### Requirements
Copy the entries below word for word, from the beginning up to and including the line that contains "12L146 15L153 25L154". Leave the pictures out of your copy.

━━━━━ Supplied information

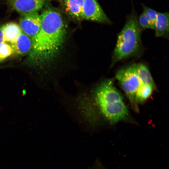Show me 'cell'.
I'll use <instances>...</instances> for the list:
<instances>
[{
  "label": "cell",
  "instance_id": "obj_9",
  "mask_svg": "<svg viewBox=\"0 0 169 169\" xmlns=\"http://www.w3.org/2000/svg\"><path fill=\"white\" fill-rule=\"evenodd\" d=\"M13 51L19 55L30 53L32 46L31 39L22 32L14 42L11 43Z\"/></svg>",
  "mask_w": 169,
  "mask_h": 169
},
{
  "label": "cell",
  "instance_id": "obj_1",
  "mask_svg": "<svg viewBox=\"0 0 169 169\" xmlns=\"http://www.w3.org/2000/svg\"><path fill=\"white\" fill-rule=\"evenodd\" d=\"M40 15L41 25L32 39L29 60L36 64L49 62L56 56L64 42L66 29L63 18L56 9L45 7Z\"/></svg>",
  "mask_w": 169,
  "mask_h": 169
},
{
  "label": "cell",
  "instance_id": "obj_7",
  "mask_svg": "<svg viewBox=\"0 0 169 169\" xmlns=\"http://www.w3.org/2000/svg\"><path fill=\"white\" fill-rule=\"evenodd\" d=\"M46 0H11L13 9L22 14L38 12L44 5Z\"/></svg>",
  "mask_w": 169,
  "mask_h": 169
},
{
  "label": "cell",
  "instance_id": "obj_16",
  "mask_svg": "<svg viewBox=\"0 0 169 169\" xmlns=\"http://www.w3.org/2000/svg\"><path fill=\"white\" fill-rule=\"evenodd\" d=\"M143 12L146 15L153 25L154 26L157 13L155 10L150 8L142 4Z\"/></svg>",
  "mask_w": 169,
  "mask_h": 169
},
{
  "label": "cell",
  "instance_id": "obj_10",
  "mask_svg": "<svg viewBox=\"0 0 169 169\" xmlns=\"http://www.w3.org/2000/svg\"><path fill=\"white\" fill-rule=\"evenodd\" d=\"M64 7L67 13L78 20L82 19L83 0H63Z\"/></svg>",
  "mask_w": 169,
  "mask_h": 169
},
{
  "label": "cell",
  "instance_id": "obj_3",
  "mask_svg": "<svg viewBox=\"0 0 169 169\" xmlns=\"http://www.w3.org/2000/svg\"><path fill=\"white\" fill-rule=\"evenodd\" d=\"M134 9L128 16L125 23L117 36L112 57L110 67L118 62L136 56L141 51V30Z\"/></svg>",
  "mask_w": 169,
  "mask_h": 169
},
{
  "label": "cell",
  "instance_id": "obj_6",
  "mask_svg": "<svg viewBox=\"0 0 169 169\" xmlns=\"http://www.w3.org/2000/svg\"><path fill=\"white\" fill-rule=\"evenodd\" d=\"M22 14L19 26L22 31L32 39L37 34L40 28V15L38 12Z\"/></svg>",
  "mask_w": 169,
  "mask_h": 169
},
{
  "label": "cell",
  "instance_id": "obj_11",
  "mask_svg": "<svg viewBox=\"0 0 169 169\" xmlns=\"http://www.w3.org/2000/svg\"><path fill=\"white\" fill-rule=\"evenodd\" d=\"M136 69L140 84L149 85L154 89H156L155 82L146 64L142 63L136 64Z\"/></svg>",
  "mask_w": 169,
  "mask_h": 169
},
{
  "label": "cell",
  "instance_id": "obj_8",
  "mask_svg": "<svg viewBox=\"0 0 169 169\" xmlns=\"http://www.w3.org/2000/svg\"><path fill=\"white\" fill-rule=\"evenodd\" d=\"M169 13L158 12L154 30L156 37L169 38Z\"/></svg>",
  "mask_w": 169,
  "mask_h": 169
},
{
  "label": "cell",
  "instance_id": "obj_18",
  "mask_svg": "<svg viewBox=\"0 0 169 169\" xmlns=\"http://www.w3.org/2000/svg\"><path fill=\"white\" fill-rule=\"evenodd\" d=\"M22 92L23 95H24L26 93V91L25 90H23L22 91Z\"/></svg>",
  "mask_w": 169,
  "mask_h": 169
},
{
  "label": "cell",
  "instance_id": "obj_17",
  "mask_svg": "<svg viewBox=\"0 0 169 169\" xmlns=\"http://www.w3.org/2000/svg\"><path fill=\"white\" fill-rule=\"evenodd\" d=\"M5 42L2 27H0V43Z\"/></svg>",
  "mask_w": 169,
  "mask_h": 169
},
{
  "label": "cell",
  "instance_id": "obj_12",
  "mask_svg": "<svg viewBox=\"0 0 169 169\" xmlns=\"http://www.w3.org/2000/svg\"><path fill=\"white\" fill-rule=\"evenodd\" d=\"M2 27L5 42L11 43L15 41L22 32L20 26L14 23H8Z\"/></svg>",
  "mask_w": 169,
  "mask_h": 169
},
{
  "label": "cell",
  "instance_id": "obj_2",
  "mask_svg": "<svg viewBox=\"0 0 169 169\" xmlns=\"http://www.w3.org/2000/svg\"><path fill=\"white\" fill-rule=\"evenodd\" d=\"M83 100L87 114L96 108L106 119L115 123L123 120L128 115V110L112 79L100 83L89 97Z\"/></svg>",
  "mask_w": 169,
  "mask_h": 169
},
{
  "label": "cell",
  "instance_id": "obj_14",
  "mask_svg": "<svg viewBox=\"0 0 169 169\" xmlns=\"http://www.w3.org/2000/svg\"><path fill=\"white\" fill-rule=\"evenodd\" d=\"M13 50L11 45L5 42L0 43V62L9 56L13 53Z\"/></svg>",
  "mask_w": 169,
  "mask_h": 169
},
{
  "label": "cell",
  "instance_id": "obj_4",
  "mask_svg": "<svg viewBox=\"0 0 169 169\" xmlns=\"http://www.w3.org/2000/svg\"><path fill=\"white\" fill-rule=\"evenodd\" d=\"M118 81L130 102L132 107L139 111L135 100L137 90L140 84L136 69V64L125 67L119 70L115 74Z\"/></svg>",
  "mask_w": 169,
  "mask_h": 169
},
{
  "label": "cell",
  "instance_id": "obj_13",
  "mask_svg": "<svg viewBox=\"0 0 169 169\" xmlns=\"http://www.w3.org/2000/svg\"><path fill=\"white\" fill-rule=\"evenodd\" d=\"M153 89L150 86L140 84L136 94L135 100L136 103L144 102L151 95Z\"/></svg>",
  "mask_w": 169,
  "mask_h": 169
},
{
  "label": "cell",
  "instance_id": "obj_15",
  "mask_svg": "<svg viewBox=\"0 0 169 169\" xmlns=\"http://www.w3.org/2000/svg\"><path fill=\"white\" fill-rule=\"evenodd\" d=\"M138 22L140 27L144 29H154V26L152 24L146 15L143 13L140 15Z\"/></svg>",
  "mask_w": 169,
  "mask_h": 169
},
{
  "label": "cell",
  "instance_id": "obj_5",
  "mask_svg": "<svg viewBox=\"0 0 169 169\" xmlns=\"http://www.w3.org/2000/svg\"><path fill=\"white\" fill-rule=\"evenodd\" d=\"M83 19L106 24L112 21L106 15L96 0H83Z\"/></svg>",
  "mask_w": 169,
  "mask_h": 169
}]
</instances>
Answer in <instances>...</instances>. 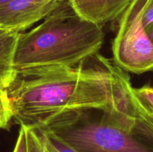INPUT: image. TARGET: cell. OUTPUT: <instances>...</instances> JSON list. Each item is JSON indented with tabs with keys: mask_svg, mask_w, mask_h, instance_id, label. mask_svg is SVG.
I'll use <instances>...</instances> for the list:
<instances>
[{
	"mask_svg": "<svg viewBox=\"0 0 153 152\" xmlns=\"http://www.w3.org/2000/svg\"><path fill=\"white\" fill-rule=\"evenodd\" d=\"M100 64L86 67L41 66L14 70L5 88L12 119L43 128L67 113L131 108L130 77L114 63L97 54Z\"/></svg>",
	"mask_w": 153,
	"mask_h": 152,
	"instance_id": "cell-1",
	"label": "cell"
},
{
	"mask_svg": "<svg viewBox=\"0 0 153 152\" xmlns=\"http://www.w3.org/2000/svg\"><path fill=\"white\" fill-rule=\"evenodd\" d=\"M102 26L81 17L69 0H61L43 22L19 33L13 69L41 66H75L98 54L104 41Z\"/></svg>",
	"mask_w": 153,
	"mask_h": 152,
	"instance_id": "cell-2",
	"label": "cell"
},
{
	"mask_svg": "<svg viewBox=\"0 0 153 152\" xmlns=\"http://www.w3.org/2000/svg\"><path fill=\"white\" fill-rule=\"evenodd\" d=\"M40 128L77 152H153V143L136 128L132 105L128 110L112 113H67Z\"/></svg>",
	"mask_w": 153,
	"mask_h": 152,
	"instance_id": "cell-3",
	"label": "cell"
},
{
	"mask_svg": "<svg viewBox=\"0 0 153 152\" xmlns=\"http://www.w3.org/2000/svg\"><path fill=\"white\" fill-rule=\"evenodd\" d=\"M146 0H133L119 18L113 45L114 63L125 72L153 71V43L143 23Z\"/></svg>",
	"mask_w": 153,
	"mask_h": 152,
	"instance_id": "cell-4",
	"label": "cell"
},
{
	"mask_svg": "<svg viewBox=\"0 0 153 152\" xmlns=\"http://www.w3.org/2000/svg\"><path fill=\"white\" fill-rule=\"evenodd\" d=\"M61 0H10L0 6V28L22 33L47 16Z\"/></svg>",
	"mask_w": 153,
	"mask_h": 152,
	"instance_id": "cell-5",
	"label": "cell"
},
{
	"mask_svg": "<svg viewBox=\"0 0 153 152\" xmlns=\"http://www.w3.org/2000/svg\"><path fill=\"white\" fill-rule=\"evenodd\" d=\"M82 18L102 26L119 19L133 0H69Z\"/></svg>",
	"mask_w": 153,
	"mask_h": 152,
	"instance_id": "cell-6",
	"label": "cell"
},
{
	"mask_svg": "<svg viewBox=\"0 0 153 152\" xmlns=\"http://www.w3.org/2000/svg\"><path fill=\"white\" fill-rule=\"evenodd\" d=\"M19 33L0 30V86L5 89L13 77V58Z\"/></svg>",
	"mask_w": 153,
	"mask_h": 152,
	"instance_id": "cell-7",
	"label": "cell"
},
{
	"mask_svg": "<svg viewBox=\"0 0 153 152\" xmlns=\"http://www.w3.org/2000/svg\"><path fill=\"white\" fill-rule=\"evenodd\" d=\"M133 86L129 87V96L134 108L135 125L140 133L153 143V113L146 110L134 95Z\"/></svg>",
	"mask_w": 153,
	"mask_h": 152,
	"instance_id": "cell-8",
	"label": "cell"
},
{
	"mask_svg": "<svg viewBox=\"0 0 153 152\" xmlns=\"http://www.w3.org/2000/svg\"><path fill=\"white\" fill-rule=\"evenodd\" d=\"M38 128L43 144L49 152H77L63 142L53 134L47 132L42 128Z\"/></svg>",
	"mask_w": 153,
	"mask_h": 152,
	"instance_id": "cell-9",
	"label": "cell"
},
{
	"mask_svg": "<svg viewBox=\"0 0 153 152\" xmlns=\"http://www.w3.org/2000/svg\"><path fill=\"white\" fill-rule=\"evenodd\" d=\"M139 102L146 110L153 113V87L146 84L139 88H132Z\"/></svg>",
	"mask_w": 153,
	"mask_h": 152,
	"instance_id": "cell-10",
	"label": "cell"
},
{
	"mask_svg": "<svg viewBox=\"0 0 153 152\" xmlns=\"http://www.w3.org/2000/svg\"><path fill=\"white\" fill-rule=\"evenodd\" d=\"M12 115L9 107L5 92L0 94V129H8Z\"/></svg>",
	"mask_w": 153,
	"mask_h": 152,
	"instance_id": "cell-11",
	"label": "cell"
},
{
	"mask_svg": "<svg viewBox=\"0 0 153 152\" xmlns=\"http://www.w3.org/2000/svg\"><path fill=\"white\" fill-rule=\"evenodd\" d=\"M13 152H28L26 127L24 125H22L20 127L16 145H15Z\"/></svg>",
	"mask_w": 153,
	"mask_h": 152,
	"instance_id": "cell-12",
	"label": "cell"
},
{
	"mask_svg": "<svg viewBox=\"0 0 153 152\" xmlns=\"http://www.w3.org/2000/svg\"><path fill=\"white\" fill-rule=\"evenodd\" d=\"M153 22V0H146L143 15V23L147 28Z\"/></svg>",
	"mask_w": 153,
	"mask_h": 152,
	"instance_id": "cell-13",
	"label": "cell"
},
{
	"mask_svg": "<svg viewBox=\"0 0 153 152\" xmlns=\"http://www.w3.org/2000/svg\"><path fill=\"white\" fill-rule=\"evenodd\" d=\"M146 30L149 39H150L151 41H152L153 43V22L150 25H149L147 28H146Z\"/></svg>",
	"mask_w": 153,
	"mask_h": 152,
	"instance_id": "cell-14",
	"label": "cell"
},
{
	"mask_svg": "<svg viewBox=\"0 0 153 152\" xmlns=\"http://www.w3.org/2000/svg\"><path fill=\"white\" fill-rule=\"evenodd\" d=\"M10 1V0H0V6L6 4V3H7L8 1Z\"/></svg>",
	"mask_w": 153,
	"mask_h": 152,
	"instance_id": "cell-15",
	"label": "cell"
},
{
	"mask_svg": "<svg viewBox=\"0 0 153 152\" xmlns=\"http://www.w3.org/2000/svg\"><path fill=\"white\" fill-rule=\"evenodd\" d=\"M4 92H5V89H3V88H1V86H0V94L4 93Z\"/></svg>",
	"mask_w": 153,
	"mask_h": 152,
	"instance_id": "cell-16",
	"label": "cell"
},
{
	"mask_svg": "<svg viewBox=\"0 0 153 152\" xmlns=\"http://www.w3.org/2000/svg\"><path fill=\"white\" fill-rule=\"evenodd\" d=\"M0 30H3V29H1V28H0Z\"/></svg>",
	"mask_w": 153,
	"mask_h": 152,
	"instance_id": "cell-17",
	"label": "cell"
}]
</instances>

━━━━━━━━━━

### Task answer
Show me 'cell'.
I'll use <instances>...</instances> for the list:
<instances>
[{
  "label": "cell",
  "instance_id": "obj_9",
  "mask_svg": "<svg viewBox=\"0 0 169 169\" xmlns=\"http://www.w3.org/2000/svg\"><path fill=\"white\" fill-rule=\"evenodd\" d=\"M13 51L19 55L30 53L32 46L31 39L22 32L14 42L11 43Z\"/></svg>",
  "mask_w": 169,
  "mask_h": 169
},
{
  "label": "cell",
  "instance_id": "obj_1",
  "mask_svg": "<svg viewBox=\"0 0 169 169\" xmlns=\"http://www.w3.org/2000/svg\"><path fill=\"white\" fill-rule=\"evenodd\" d=\"M40 15L41 25L32 39L29 60L36 64L49 62L56 56L64 42L66 29L63 18L56 9L45 7Z\"/></svg>",
  "mask_w": 169,
  "mask_h": 169
},
{
  "label": "cell",
  "instance_id": "obj_7",
  "mask_svg": "<svg viewBox=\"0 0 169 169\" xmlns=\"http://www.w3.org/2000/svg\"><path fill=\"white\" fill-rule=\"evenodd\" d=\"M46 0H11L13 9L22 14L38 12L44 5Z\"/></svg>",
  "mask_w": 169,
  "mask_h": 169
},
{
  "label": "cell",
  "instance_id": "obj_16",
  "mask_svg": "<svg viewBox=\"0 0 169 169\" xmlns=\"http://www.w3.org/2000/svg\"><path fill=\"white\" fill-rule=\"evenodd\" d=\"M143 12L146 15L153 25L154 26L157 13L155 10L150 8L142 4Z\"/></svg>",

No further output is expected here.